Exercise material section start

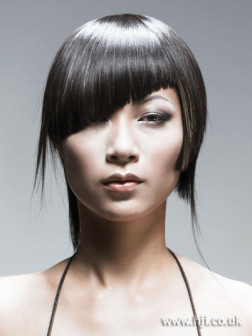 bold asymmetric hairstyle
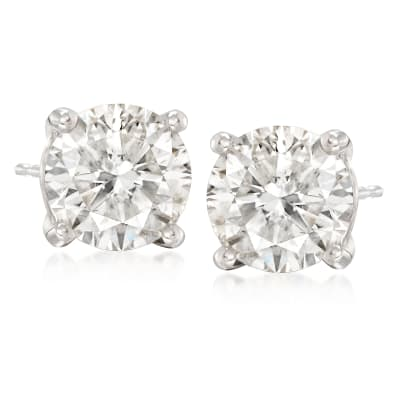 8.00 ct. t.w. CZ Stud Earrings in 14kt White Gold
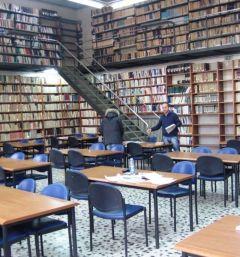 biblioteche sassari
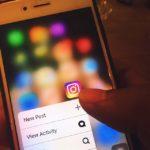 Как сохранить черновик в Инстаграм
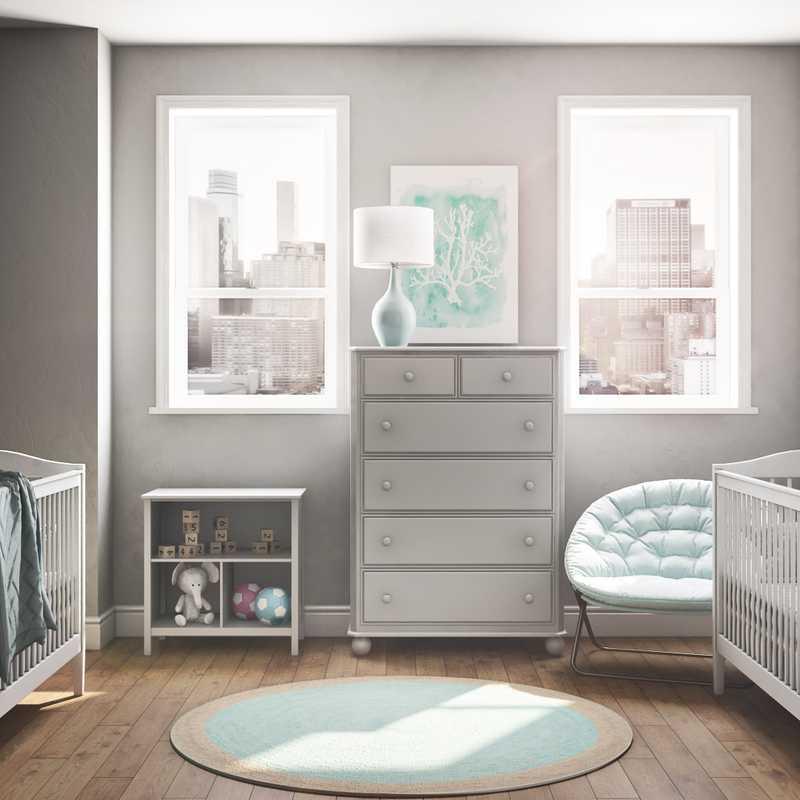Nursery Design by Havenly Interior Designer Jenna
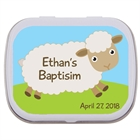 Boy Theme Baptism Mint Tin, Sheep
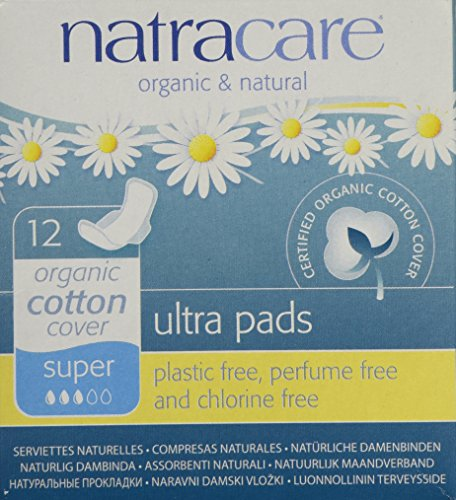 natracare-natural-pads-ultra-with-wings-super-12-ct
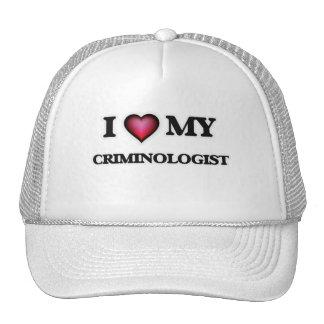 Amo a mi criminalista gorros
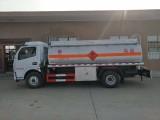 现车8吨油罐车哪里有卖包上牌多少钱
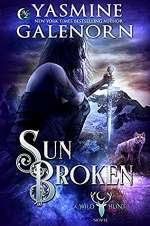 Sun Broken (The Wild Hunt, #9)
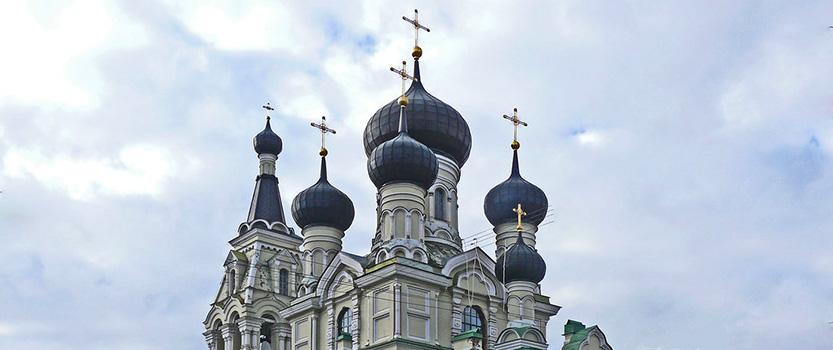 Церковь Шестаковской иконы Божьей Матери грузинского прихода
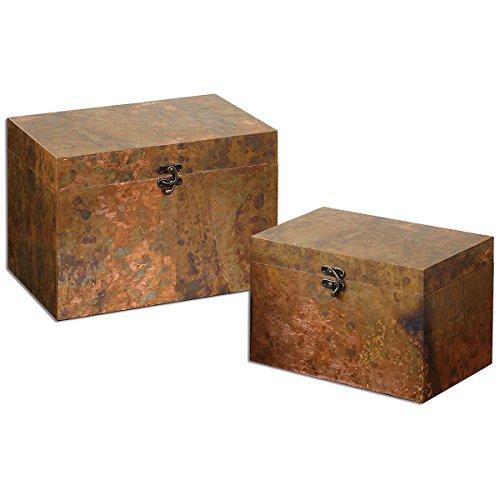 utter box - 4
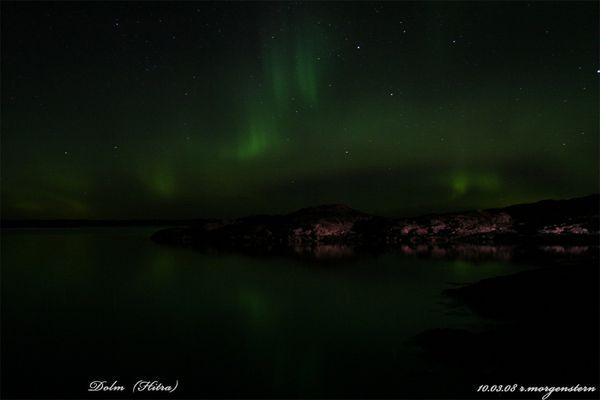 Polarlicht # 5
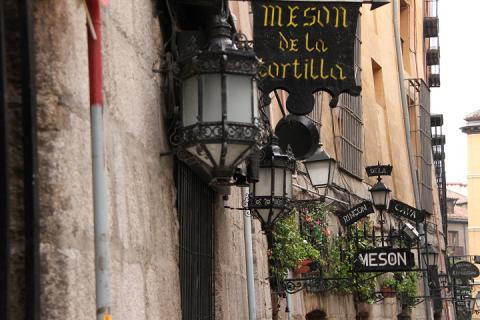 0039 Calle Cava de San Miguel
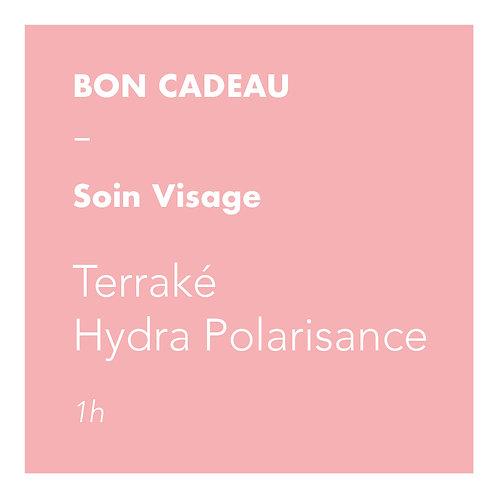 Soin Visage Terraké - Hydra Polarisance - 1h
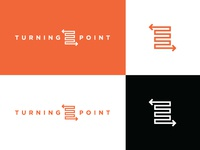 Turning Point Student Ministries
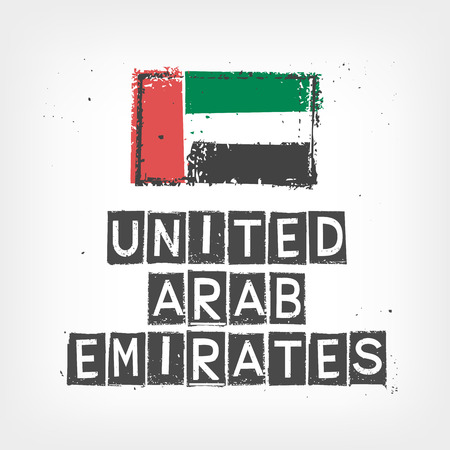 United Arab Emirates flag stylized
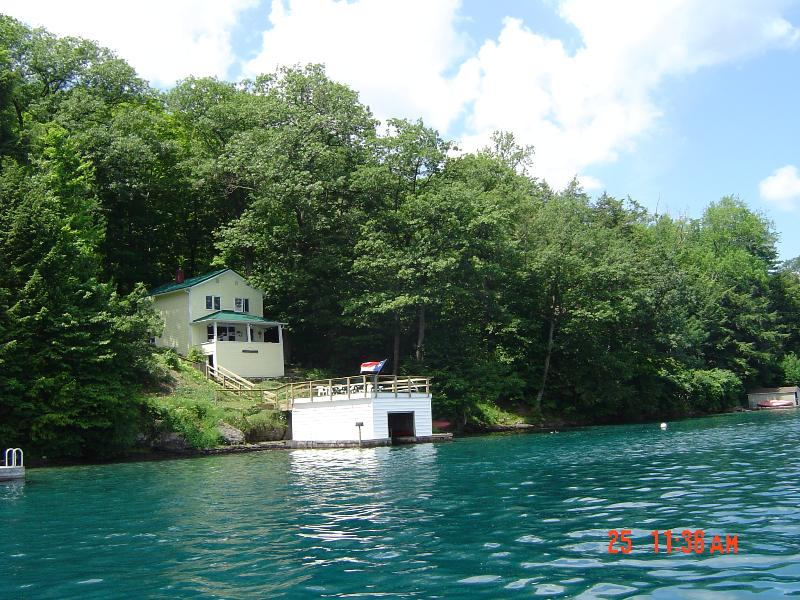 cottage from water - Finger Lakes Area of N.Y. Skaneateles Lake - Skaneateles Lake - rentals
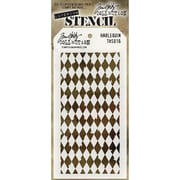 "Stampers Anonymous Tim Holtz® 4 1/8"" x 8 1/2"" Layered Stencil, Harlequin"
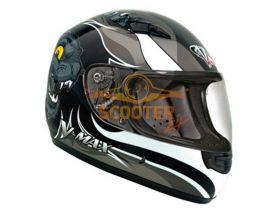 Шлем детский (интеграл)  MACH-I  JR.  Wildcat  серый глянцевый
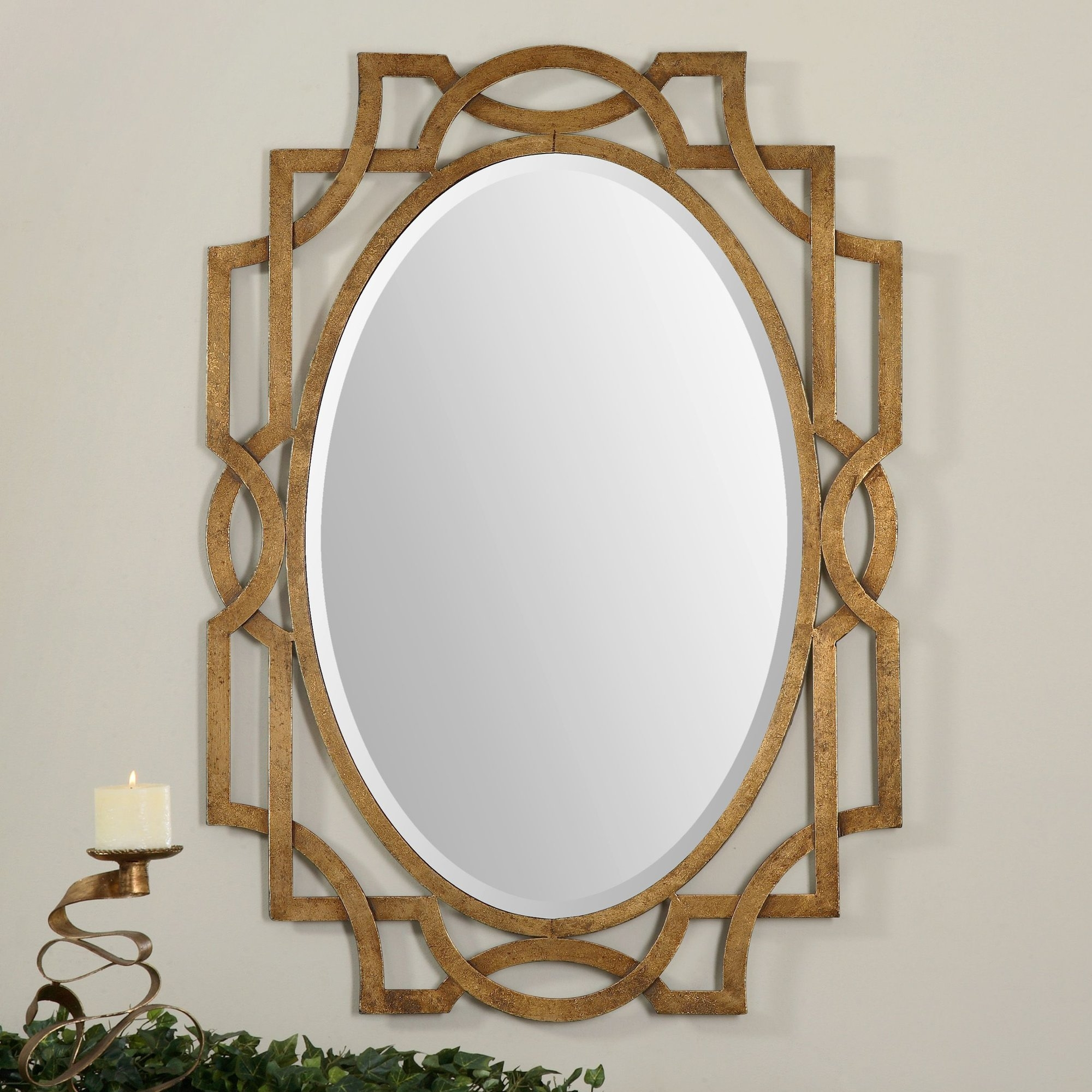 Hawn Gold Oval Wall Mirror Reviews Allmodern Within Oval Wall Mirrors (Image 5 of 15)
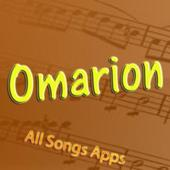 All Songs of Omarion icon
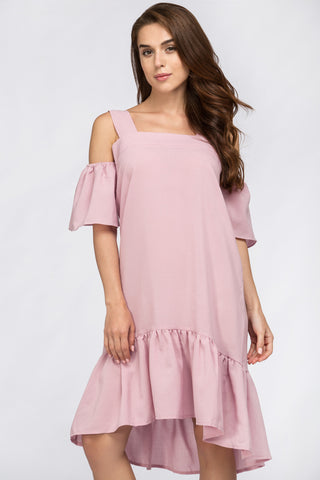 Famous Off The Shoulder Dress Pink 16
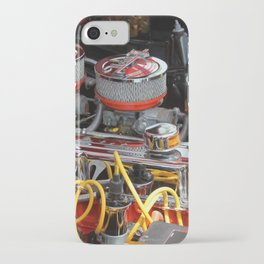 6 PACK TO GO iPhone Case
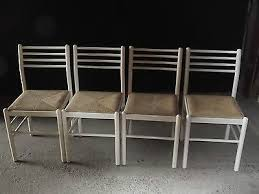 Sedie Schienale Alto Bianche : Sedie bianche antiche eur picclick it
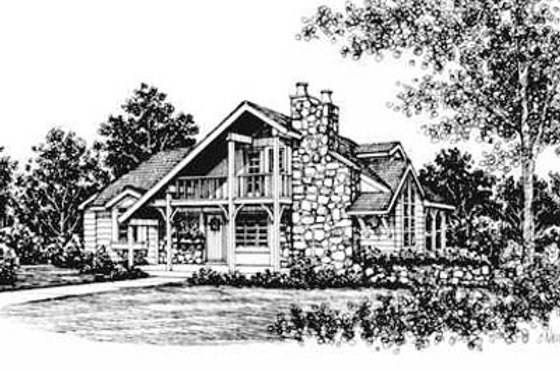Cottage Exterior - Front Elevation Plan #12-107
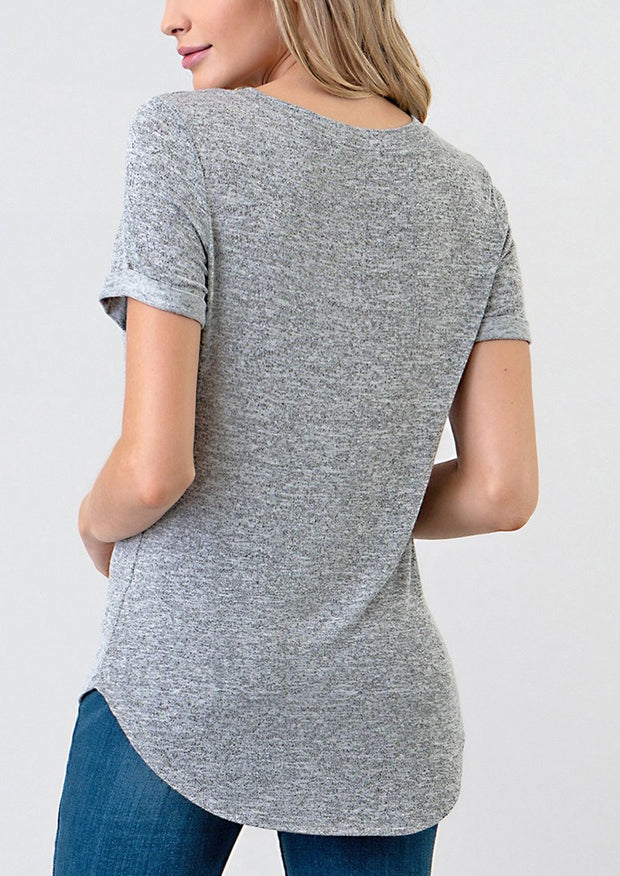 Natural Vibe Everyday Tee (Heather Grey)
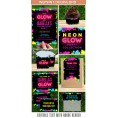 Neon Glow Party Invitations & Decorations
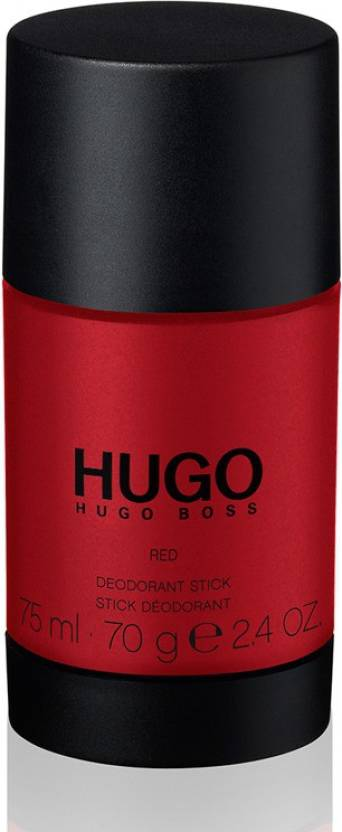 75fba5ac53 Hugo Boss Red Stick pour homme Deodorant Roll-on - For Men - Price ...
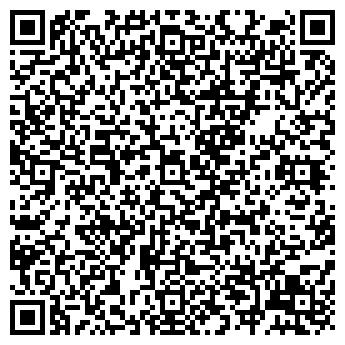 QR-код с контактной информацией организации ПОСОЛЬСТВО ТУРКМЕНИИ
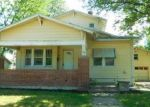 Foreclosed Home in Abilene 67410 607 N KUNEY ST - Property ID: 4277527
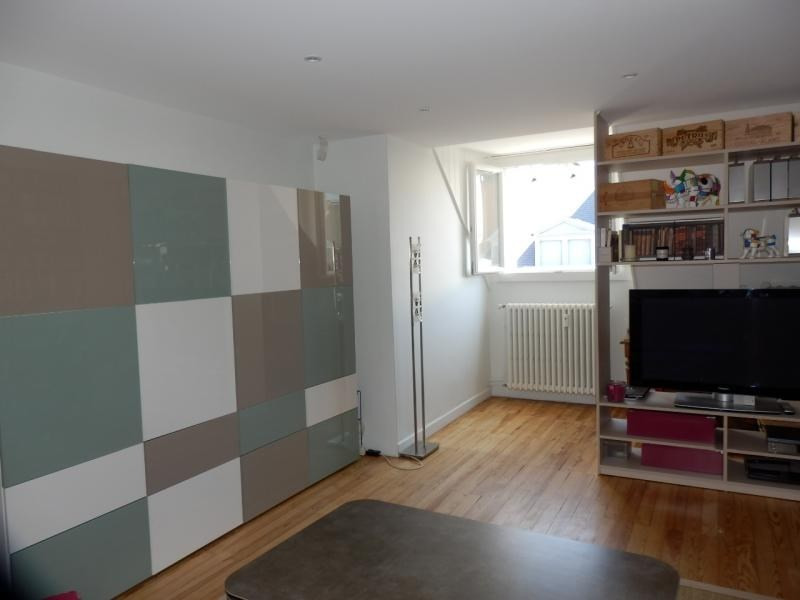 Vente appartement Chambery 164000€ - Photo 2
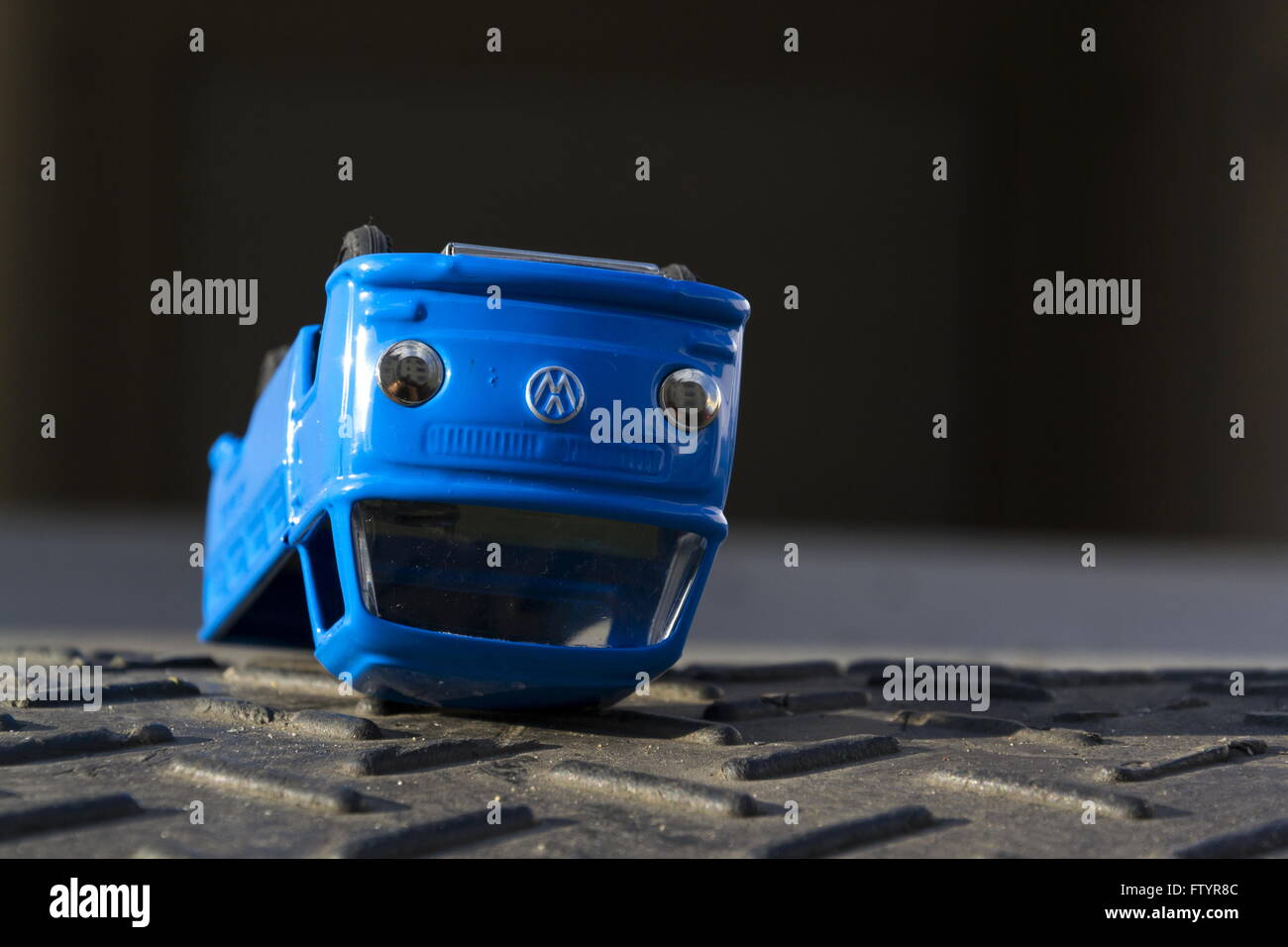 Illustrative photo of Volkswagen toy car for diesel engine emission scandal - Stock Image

Exercise material section end

# [Task to complete]
Print the data above exactly, from its first line to the line bearing "Cottage Exterior - Front" inclusive, and keep pictures out of the result.

# [Solved problem]
 bold asymmetric hairstyle
 8.00 ct. t.w. CZ Stud Earrings in 14kt White Gold
 biblioteche sassari
 Как сохранить черновик в Инстаграм
Nursery Design by Havenly Interior Designer Jenna
 Boy Theme Baptism Mint Tin, Sheep
 natracare-natural-pads-ultra-with-wings-super-12-ct
 Amo a mi criminalista gorros
 现车8吨油罐车哪里有卖包上牌多少钱
 Sun Broken (The Wild Hunt, #9)
 Церковь Шестаковской иконы Божьей Матери грузинского прихода
 utter box - 4
 Polarlicht # 5
 0039 Calle Cava de San Miguel
 Soin Visage Terraké - Hydra Polarisance - 1h
 Turning Point Student Ministries
 United Arab Emirates flag stylized
 cottage from water - Finger Lakes Area of N.Y. Skaneateles Lake - Skaneateles Lake - rentals
 "Stampers Anonymous Tim Holtz® 4 1/8"" x 8 1/2"" Layered Stencil, Harlequin"
 Шлем детский (интеграл)  MACH-I  JR.  Wildcat  серый глянцевый
 Hawn Gold Oval Wall Mirror Reviews Allmodern Within Oval Wall Mirrors (Image 5 of 15)
 All Songs of Omarion icon
 Famous Off The Shoulder Dress Pink 16
 6 PACK TO GO iPhone Case
 Sedie Schienale Alto Bianche : Sedie bianche antiche eur picclick it
Cottage Exterior - Front Elevation Plan #12-107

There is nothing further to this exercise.